## Work item
Make an exact copy of the entries below and leave any picture out of it.
----- Given data -----
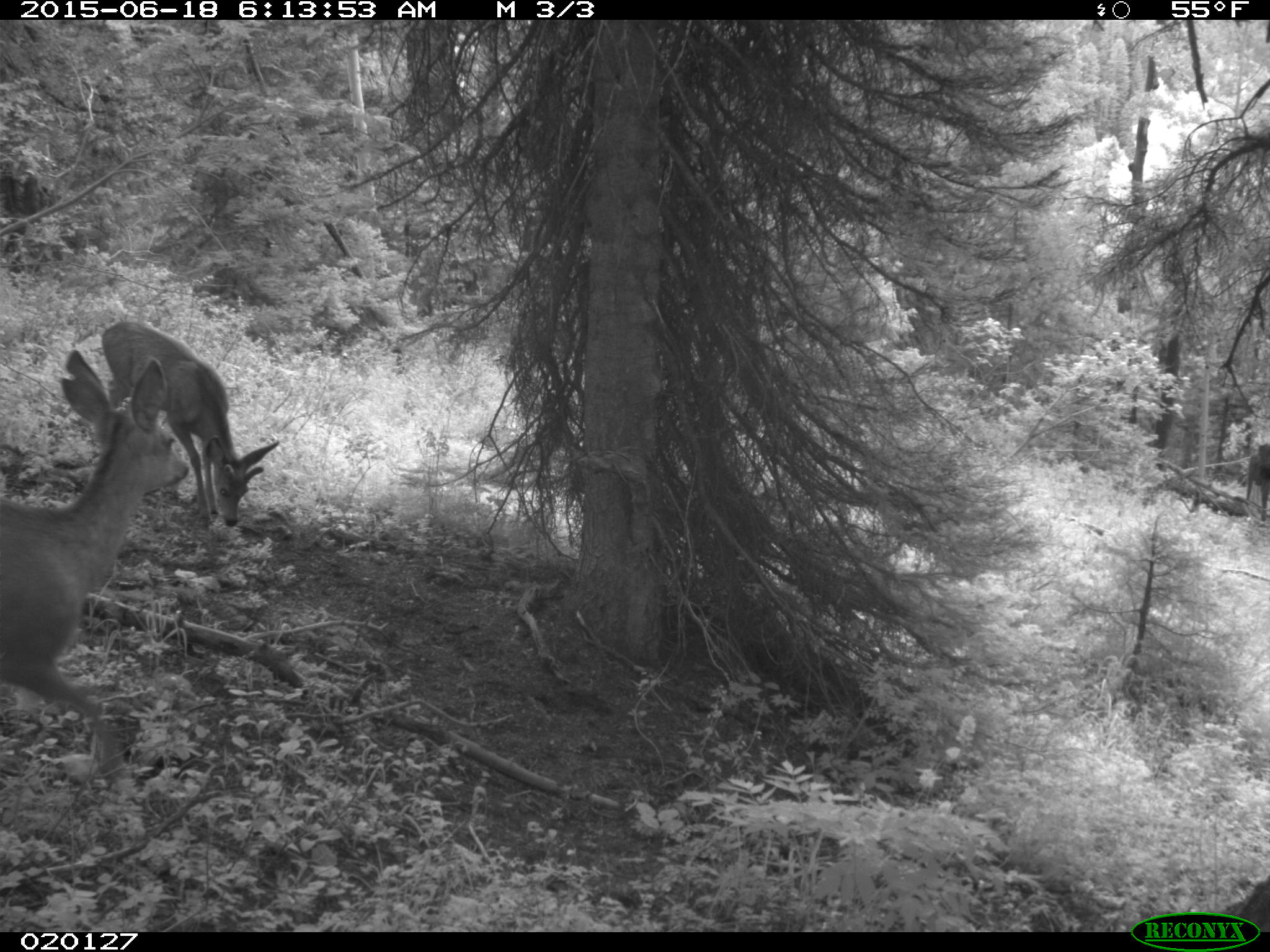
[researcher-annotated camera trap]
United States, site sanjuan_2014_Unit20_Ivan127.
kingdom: Animalia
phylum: Chordata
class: Mammalia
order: Artiodactyla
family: Cervidae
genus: Odocoileus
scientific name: Odocoileus hemionus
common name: mule deer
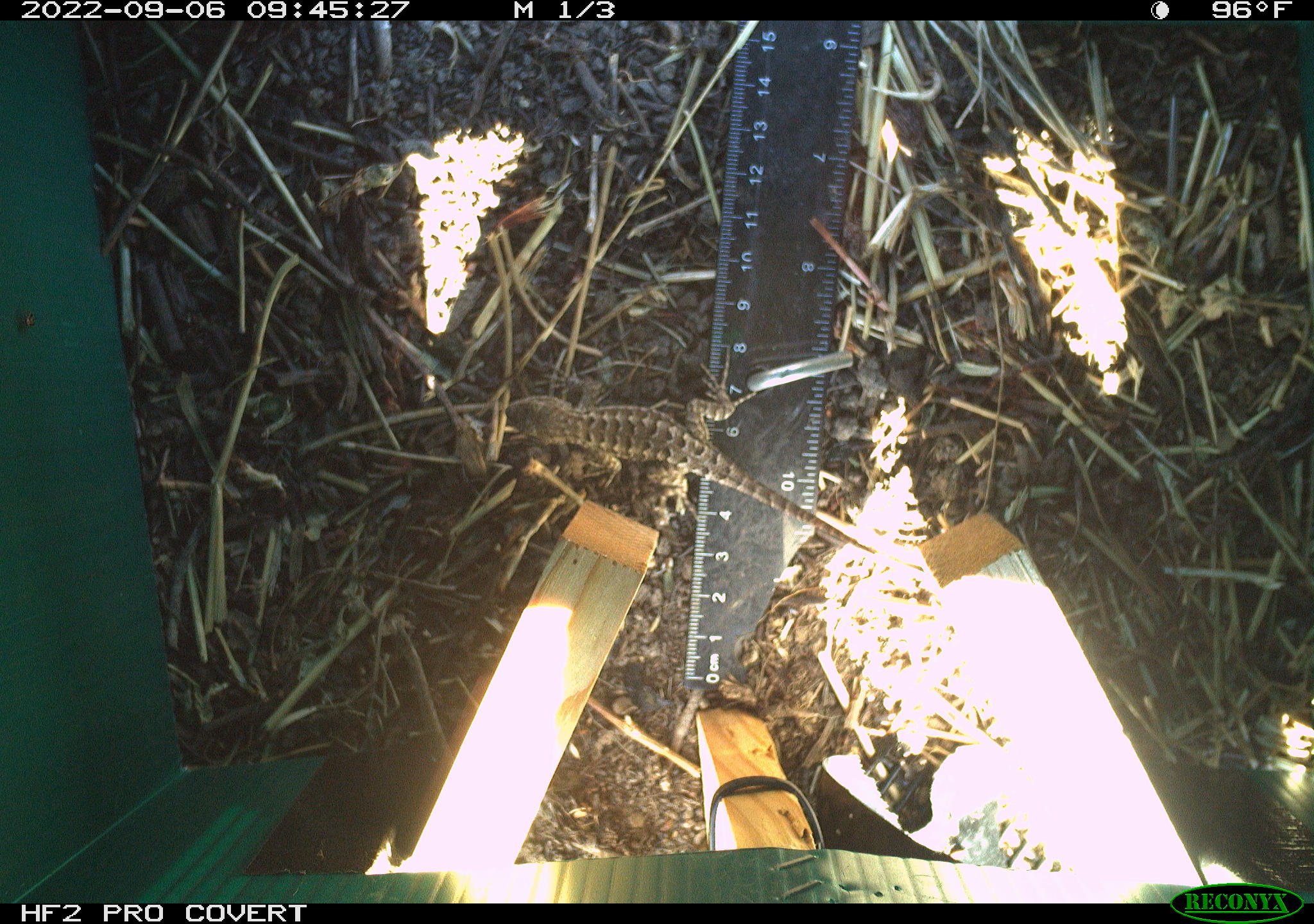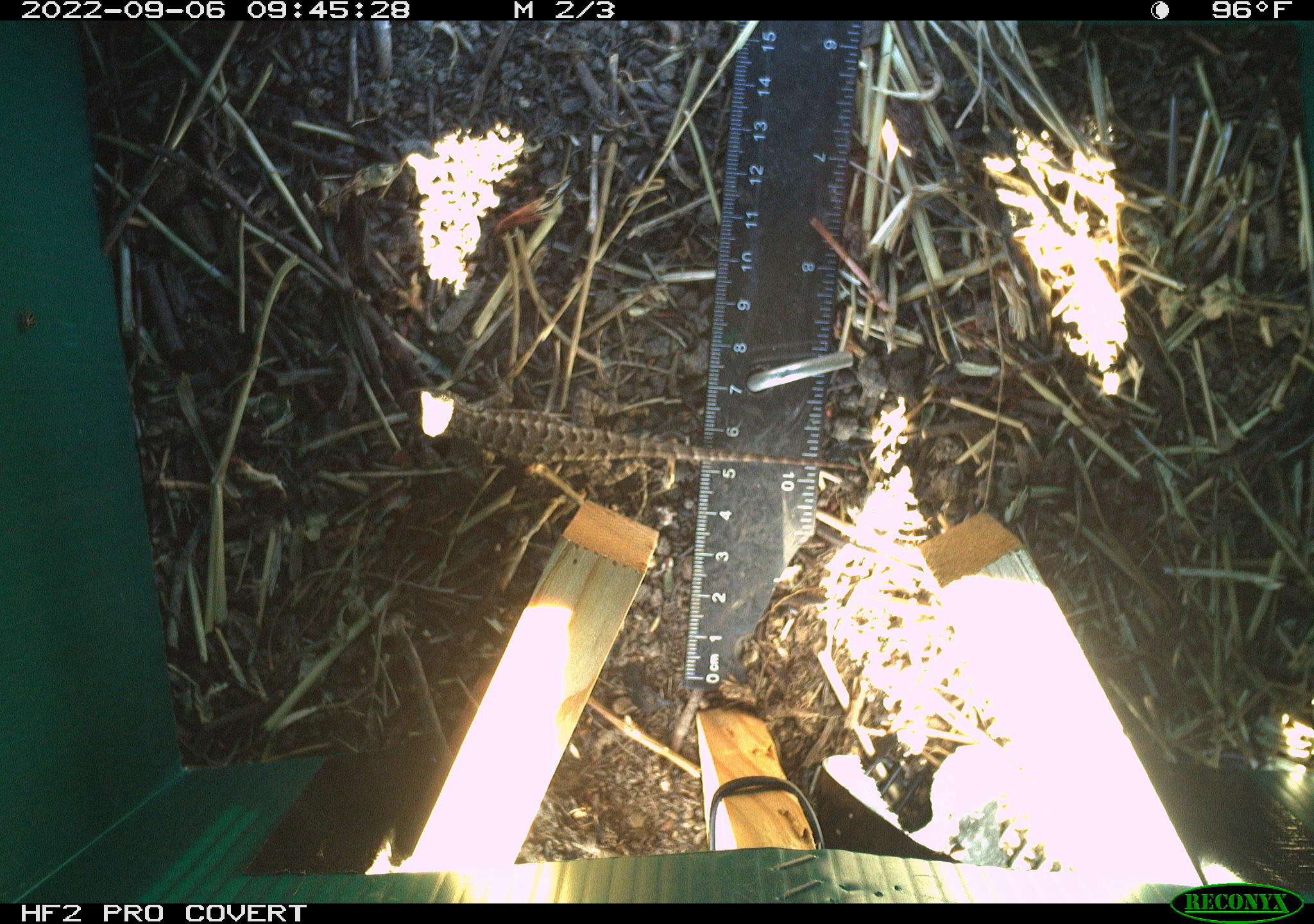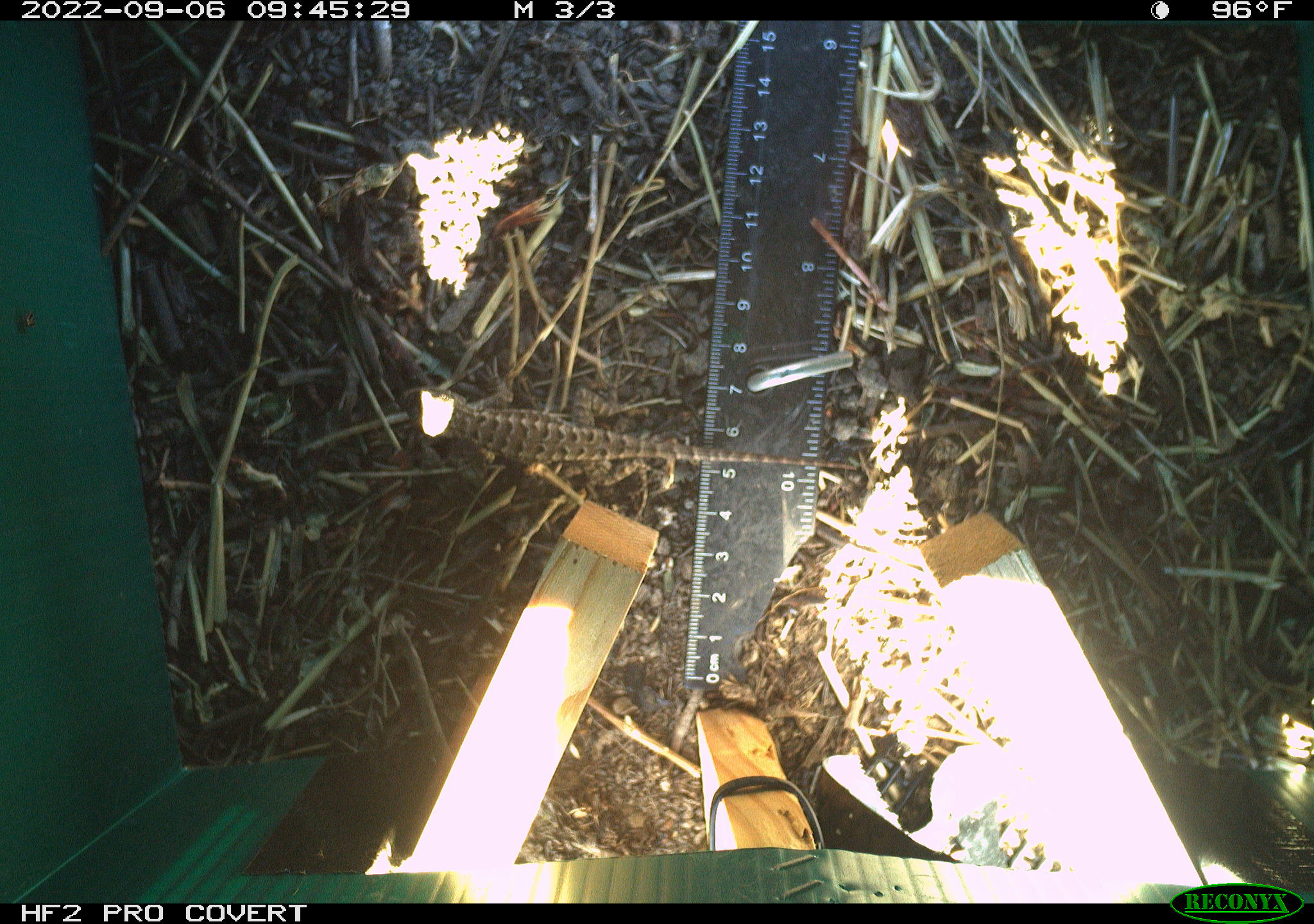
-----
## Output for this task
[researcher-annotated camera trap]
United States, site sanjuan_2014_Unit20_Ivan127.
kingdom: Animalia
phylum: Chordata
class: Mammalia
order: Artiodactyla
family: Cervidae
genus: Odocoileus
scientific name: Odocoileus hemionus
common name: mule deer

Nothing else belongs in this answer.